* Page text
For the above reasons I set out I believe that these problematic questions are actually irrelevant to the question of whether there was in fact a historical Jesus from which the Christian religion emerged. These problematic questions are misguidedly grounded in the attempt to rely upon the Christian literature alone to answer the historicity question. That cannot be done.
To assess the content of any document it is a sine qua non that comparisons must at some level be made with other sources. It is always through comparison that we can ever make any meaningful analysis of any document. There is no way of determining what any writing signifies unless we can first give it some meaning and context and that inevitably means referencing the genre and contents to other works and sources.
The self-witness of a text can never be sufficient for historians. New Testament scholars attempt to defy this fundamental principle by devising and applying criteria. One such criterion is “embarrassment”: authors would never create stories that cause embarrassment to themselves and their readers so if a story in the gospels is judged to have been embarrassing to the early Christians then it must be truly historical. The many problems with such criteria are obvious on just a little reflection and New Testament scholars are generally aware of their weaknesses and even logical circularity. Nonetheless they trust their professional skills to be able to finely balance such criteria and apply them judiciously so that reasonable probabilities of historicity can be arrived at.

* Provided data
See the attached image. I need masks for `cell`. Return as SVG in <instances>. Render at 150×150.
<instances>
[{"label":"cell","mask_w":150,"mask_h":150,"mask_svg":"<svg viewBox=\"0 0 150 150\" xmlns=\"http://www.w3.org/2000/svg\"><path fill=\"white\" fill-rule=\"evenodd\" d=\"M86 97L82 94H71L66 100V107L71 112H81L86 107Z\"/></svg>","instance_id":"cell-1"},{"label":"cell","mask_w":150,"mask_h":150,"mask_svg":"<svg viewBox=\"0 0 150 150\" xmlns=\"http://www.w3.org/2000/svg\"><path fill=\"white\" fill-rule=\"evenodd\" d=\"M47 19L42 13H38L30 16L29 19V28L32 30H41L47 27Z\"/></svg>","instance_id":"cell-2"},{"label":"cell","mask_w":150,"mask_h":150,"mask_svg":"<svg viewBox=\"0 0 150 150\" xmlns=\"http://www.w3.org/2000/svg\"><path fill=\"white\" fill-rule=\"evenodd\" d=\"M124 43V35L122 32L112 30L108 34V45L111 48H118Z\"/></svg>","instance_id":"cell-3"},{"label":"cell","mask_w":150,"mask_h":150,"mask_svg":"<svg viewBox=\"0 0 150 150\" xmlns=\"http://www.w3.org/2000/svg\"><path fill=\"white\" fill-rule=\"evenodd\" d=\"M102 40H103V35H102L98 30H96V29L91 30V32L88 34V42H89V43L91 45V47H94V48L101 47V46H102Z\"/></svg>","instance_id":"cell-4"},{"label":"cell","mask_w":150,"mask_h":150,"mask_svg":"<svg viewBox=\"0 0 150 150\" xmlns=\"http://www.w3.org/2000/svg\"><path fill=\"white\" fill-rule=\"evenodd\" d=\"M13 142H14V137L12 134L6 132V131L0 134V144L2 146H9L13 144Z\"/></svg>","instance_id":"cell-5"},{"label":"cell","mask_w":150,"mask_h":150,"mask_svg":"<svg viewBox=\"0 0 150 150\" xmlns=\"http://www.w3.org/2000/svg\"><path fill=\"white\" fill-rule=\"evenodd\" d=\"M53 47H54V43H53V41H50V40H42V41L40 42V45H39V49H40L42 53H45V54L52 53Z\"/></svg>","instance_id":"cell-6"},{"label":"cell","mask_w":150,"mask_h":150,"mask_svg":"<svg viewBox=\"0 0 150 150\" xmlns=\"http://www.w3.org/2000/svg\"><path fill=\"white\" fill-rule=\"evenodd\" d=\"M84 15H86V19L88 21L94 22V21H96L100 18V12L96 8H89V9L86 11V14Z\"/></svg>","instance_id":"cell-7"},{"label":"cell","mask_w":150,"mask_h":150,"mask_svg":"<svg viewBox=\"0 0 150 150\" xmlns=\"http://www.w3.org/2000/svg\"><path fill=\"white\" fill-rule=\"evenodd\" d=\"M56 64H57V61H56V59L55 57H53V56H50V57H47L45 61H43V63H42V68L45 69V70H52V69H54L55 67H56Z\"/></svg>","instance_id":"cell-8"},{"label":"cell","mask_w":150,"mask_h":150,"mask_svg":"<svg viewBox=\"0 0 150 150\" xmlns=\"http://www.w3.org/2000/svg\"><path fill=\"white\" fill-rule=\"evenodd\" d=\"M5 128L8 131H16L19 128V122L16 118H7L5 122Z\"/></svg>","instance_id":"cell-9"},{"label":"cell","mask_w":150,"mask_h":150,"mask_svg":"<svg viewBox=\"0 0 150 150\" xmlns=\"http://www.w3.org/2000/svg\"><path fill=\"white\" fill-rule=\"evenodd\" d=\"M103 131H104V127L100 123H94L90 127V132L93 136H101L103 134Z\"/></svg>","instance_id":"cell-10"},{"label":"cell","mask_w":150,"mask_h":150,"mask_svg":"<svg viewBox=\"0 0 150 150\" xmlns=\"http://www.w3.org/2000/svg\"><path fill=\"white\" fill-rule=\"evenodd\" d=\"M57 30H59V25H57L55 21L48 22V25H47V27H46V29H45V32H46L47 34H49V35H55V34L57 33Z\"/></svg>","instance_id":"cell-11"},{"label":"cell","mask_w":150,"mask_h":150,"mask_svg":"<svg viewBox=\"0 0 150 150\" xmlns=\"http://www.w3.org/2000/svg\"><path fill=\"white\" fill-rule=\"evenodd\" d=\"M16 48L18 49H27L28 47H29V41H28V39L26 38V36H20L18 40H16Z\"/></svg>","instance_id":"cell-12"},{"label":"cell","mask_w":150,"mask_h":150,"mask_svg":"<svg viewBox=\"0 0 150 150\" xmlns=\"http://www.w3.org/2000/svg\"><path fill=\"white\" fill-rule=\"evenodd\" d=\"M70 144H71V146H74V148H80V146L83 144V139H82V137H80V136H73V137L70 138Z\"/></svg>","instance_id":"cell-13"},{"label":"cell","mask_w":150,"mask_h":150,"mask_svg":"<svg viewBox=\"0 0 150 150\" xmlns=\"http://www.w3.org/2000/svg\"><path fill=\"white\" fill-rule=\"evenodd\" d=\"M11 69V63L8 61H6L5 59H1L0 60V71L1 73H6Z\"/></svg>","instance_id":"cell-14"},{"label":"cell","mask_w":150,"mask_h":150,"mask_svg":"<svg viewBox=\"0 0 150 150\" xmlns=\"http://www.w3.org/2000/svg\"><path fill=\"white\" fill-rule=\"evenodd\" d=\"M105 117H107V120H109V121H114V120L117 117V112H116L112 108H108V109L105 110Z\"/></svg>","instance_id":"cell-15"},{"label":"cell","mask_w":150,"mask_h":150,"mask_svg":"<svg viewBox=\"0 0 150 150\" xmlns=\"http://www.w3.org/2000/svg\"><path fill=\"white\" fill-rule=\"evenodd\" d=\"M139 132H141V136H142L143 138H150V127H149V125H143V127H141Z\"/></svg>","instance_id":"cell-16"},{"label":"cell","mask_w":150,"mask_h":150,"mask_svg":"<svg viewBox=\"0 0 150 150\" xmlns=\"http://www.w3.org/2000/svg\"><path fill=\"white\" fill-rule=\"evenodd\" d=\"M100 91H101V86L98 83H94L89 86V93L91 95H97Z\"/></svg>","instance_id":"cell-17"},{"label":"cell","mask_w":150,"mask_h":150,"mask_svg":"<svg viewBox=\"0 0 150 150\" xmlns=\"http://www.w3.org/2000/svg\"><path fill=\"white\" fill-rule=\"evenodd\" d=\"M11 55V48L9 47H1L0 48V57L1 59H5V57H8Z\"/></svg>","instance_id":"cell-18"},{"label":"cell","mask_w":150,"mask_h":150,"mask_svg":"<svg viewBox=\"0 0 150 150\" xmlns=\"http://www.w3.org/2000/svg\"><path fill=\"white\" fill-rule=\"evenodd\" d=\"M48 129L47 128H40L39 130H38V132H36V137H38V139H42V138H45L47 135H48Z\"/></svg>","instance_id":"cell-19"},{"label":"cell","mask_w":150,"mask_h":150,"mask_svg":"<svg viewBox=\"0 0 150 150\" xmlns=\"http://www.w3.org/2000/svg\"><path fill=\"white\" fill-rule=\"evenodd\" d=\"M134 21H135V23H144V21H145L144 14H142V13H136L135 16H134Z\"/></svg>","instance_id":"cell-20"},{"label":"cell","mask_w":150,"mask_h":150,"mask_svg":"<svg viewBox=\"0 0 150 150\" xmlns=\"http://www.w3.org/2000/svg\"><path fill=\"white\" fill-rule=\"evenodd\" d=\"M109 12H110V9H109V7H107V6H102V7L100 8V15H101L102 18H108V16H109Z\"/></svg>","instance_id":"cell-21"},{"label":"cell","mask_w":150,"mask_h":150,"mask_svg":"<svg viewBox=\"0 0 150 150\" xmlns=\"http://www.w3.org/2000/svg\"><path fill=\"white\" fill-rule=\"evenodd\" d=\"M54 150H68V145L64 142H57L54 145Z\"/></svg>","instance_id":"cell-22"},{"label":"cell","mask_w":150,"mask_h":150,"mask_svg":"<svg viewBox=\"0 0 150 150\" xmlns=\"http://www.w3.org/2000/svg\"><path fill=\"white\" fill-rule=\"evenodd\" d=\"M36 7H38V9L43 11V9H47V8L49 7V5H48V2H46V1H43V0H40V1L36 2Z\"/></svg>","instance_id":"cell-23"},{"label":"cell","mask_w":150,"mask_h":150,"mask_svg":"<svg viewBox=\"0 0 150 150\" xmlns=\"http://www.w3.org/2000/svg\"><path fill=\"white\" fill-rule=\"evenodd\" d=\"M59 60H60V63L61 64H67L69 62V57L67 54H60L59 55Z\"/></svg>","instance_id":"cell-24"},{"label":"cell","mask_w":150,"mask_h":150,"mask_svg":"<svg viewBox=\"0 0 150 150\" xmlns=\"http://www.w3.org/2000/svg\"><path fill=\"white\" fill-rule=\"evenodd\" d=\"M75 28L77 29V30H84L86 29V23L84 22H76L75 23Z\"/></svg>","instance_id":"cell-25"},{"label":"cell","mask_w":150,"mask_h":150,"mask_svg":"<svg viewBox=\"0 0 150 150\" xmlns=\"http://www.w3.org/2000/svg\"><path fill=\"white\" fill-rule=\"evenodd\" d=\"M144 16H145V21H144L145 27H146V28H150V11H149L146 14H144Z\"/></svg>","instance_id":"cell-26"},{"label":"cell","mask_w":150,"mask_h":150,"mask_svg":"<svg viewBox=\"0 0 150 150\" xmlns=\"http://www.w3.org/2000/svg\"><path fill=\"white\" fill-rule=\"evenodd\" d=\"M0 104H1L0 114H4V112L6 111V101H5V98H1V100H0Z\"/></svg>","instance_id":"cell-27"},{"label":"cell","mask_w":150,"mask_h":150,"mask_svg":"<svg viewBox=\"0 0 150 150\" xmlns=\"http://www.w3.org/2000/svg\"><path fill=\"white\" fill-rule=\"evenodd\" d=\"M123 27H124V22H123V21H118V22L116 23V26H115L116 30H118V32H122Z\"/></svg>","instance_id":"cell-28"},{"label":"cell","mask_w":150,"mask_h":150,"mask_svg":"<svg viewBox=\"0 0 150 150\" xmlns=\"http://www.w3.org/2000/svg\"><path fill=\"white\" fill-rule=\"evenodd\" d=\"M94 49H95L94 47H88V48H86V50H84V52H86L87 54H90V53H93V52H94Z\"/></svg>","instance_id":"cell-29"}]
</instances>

* Instruction 1
Copy the passage on the historical Jesus from "For the above" to "works and sources.".
* Instruction 2
In the passage on the historical Jesus, what criterion is named as one that New Testament scholars devise and apply?
Rely only on the passage about the historical Jesus, not on the listing.

* Correct output 1
For the above reasons I set out I believe that these problematic questions are actually irrelevant to the question of whether there was in fact a historical Jesus from which the Christian religion emerged. These problematic questions are misguidedly grounded in the attempt to rely upon the Christian literature alone to answer the historicity question. That cannot be done.
To assess the content of any document it is a sine qua non that comparisons must at some level be made with other sources. It is always through comparison that we can ever make any meaningful analysis of any document. There is no way of determining what any writing signifies unless we can first give it some meaning and context and that inevitably means referencing the genre and contents to other works and sources.

* Correct output 2
Embarrassment.